==== Vorgegebener Text

Index   Back Top Print

[ DE  - EN  - ES  - FR  - IT  - PT ]

ANSPRACHE VON PAPST FRANZISKUS
AN DIE MITGLIEDER DER KATHOLISCHEN AKTION ITALIENS
ZU IHREM 150. GRÜNDUNGSJUBILÄUM

Petersplatz
Sonntag, 30. April 2017

[Multimedia]


 

Liebe Freunde der Katholischen Aktion,
guten Tag!

Ich bin wirklich glücklich, euch heute zu begegnen, die ihr anlässlich des 150. Jahrestages der Gründung eurer Vereinigung so zahlreich und freudig feiernd gekommen seid. Voll Zuneigung grüße ich euch alle, angefangen beim Generalassistenten und beim nationalen Präsidenten, denen ich für die Worte danke, mit denen sie diese Begegnung eingeleitet haben. Die Entstehung der Katholischen Aktion Italiens war ein Traum, der im Herzen zweier junger Männer, Mario Fani und Giovanni Acquaderni, erwacht und mit der Zeit ein Weg des Glaubens für viele Generationen sowie ein Ruf zur Heiligkeit für sehr viele Menschen geworden ist: Kinder, Jugendliche und Erwachsene, die zu Jüngern Jesu geworden sind und daher versucht haben, als freudige Zeugen seiner Liebe in der Welt zu leben. Auch ich atme hier ein wenig familiäre Luft: mein Vater und meine Großmutter, sie gehörten zur Katholischen Aktion!

Es ist eine schöne und wichtige Geschichte, deretwegen ihr allen Grund habt, dem Herrn dankbar zu sein, und für die die Kirche euch dankbar ist. Es ist die Geschichte eines Volkes von Männern und Frauen jeden Alters, die auf das Verlangen gesetzt haben, gemeinsam die Begegnung mit dem Herrn zu leben: Kleine und Große, Laien und Hirten, gemeinsam, unabhängig von ihrer gesellschaftlichen Stellung, von ihrer kulturellen Vorbereitung, vom Ort ihrer Herkunft.

========
==== Auflistung

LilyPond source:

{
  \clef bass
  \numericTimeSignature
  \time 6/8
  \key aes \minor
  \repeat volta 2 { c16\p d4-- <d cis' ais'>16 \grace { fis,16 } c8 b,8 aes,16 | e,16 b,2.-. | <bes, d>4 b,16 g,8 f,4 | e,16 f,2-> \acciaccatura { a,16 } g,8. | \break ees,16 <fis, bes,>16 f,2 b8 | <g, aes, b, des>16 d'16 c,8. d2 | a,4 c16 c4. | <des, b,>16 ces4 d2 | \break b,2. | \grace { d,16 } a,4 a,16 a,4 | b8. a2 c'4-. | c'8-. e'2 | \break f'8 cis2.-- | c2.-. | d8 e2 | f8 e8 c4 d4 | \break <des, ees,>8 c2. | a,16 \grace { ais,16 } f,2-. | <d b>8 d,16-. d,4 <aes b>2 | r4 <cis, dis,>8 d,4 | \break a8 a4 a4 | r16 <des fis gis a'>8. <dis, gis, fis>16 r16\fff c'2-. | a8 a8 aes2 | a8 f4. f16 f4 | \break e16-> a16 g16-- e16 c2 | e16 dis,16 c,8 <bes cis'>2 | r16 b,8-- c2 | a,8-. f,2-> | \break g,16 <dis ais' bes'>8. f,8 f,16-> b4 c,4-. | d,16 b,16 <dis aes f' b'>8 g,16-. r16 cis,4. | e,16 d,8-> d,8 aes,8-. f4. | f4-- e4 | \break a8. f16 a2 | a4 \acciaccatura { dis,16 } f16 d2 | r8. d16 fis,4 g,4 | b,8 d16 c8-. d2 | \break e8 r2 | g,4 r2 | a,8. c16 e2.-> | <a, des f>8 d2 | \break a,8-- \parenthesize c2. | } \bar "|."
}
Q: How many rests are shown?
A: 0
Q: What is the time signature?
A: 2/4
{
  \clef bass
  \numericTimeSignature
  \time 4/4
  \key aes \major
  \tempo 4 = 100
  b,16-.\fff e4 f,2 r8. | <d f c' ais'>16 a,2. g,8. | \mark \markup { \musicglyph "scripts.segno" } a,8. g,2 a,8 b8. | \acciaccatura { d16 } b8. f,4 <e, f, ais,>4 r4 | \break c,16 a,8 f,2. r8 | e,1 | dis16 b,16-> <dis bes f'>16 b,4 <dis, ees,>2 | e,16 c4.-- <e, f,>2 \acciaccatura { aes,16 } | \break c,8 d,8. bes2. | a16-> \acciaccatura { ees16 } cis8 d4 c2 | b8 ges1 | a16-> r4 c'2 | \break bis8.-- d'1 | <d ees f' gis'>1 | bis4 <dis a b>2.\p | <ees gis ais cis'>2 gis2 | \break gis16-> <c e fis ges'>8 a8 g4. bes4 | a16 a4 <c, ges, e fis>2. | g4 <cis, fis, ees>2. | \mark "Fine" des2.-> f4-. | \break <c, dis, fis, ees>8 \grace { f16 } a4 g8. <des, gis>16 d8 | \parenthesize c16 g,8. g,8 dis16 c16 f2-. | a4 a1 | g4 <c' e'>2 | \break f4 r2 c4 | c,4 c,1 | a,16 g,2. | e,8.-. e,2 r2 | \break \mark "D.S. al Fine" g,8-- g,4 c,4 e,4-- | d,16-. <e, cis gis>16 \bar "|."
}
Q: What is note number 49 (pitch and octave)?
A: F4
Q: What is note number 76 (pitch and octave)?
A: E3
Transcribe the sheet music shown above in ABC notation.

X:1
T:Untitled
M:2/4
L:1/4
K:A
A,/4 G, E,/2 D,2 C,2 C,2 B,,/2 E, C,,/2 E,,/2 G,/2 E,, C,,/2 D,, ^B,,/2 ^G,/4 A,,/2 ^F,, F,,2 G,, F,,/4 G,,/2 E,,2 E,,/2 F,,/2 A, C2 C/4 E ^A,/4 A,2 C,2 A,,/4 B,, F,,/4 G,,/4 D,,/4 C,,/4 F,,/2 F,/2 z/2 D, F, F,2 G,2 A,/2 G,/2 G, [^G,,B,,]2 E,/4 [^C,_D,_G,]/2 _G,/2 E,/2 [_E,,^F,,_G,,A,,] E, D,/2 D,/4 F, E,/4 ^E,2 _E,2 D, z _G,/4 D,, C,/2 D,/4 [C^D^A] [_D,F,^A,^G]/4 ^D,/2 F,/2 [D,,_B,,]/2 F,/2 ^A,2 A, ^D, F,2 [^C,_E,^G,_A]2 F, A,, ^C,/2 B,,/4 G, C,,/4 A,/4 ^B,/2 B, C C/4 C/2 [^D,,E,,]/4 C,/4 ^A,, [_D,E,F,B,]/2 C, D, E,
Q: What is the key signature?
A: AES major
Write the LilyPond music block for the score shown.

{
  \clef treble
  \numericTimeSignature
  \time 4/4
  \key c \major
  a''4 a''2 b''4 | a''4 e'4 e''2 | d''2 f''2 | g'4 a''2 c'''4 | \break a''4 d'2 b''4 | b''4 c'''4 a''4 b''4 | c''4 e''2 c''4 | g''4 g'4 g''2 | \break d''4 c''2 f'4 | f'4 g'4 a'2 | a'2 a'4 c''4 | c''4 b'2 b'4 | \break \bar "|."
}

========

Schreib die Ansprache von Papst Franziskus an die Katholische Aktion Italiens von oben vollständig und ohne jede Änderung ab. Die Einträge stammen aus einer anderen Quelle.

Index   Back Top Print

[ DE  - EN  - ES  - FR  - IT  - PT ]

ANSPRACHE VON PAPST FRANZISKUS
AN DIE MITGLIEDER DER KATHOLISCHEN AKTION ITALIENS
ZU IHREM 150. GRÜNDUNGSJUBILÄUM

Petersplatz
Sonntag, 30. April 2017

[Multimedia]


 

Liebe Freunde der Katholischen Aktion,
guten Tag!

Ich bin wirklich glücklich, euch heute zu begegnen, die ihr anlässlich des 150. Jahrestages der Gründung eurer Vereinigung so zahlreich und freudig feiernd gekommen seid. Voll Zuneigung grüße ich euch alle, angefangen beim Generalassistenten und beim nationalen Präsidenten, denen ich für die Worte danke, mit denen sie diese Begegnung eingeleitet haben. Die Entstehung der Katholischen Aktion Italiens war ein Traum, der im Herzen zweier junger Männer, Mario Fani und Giovanni Acquaderni, erwacht und mit der Zeit ein Weg des Glaubens für viele Generationen sowie ein Ruf zur Heiligkeit für sehr viele Menschen geworden ist: Kinder, Jugendliche und Erwachsene, die zu Jüngern Jesu geworden sind und daher versucht haben, als freudige Zeugen seiner Liebe in der Welt zu leben. Auch ich atme hier ein wenig familiäre Luft: mein Vater und meine Großmutter, sie gehörten zur Katholischen Aktion!

Es ist eine schöne und wichtige Geschichte, deretwegen ihr allen Grund habt, dem Herrn dankbar zu sein, und für die die Kirche euch dankbar ist. Es ist die Geschichte eines Volkes von Männern und Frauen jeden Alters, die auf das Verlangen gesetzt haben, gemeinsam die Begegnung mit dem Herrn zu leben: Kleine und Große, Laien und Hirten, gemeinsam, unabhängig von ihrer gesellschaftlichen Stellung, von ihrer kulturellen Vorbereitung, vom Ort ihrer Herkunft.